TIDAK banyak yang tahu papeda. Inilah santapan khas Papua dan Maluku, berbahan dasar sagu, biasa dinikmati dengan ikan berkuah atau ditemani ikan colo-colo bakar. Sayangnya tidak banyak restoran atau warung yang menjual makanan pengganti nasi tersebut.
Keresahan itulah dirasakan Sandra Lesmana (24), asal Papua, yang kebetulan kuliah di Yogyakarta. Pada 16 September 2014 ia nekat mendirikan Warung Papeda sederhana di kota pelajar tersebut. “Pelanggannya kebanyakan mahasiswa dari Indonesia Timur yang merindukan makanan daerah mereka. Juga, keluarga mereka jika datang ke Yogya,” ujarnya.
Bibit-bibit kewirausahaan Andra – begitu panggilannya, pun muncul. Selain promosi dari mulut ke mulut, mahasiswa Jurusan Manajemen di STIE YKPN itu juga rajin memperkenalkan warung dan makanan papedanya tentu, di Facebook dan Instagram.
Tak dinyanya, warung yang berlokasi di Sleman itu laris-manis. Pada 2016, omzetnya tercatat Rp187 juta dan pada 2017 ia sudah mencatat lima permintaan pembukaan cabang Warung Papeda yang masing-masing bernilai Rp100juta.
Tentu sangat menggembirakan, sekaligus meresahkan.
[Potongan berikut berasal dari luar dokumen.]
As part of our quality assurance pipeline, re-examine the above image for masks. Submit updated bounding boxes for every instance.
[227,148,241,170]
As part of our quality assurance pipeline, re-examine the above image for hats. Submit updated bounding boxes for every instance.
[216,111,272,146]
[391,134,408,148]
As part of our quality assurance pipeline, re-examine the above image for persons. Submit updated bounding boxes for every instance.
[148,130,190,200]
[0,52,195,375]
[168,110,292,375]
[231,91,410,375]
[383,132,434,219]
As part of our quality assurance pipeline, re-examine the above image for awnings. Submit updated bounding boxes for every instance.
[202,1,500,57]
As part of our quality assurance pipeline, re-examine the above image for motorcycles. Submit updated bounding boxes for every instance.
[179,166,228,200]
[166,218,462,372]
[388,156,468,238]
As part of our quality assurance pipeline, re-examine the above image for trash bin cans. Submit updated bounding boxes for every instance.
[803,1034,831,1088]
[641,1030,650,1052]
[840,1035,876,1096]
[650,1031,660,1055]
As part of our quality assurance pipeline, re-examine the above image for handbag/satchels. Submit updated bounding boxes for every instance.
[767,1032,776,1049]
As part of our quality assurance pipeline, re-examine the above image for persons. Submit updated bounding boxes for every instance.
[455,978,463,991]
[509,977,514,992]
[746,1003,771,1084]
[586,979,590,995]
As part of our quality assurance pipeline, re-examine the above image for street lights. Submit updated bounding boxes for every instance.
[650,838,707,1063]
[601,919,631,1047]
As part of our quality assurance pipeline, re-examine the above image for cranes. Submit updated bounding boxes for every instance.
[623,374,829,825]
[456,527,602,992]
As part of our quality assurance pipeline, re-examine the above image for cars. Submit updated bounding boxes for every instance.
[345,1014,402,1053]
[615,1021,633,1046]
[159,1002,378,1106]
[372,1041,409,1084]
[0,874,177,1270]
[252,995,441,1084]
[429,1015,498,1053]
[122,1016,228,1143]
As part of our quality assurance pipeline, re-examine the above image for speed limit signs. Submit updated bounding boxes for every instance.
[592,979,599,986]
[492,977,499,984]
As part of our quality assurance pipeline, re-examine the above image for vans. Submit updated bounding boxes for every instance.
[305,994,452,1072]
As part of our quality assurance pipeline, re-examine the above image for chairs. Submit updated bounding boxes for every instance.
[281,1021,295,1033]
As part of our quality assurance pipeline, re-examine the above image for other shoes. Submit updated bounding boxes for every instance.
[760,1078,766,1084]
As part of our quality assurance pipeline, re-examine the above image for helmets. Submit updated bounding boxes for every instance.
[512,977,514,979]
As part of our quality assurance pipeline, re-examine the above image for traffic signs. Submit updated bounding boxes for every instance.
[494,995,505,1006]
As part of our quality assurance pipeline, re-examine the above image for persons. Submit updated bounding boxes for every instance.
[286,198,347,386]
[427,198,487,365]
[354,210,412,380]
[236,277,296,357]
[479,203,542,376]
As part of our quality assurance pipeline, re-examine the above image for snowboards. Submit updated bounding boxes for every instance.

Maklum, dengan modal pas-pasan, mana mungkin ia bisa berekspansi. Untunglah, ada Diplomat Success Challenge (DSC), dan dia terpilih juara pertama tahun 2017.
Alhasil, dari hibah itulah yang akan ia gunakan untuk mengembangkan bisnisnya. “Saya sangat menghargai komitmen PT Wismilak Inti Makmur Tbk. membantu kewirausahaan di Indonesia. Saya bisa memasyarakatkan papeda secara lebih luas,” katanya.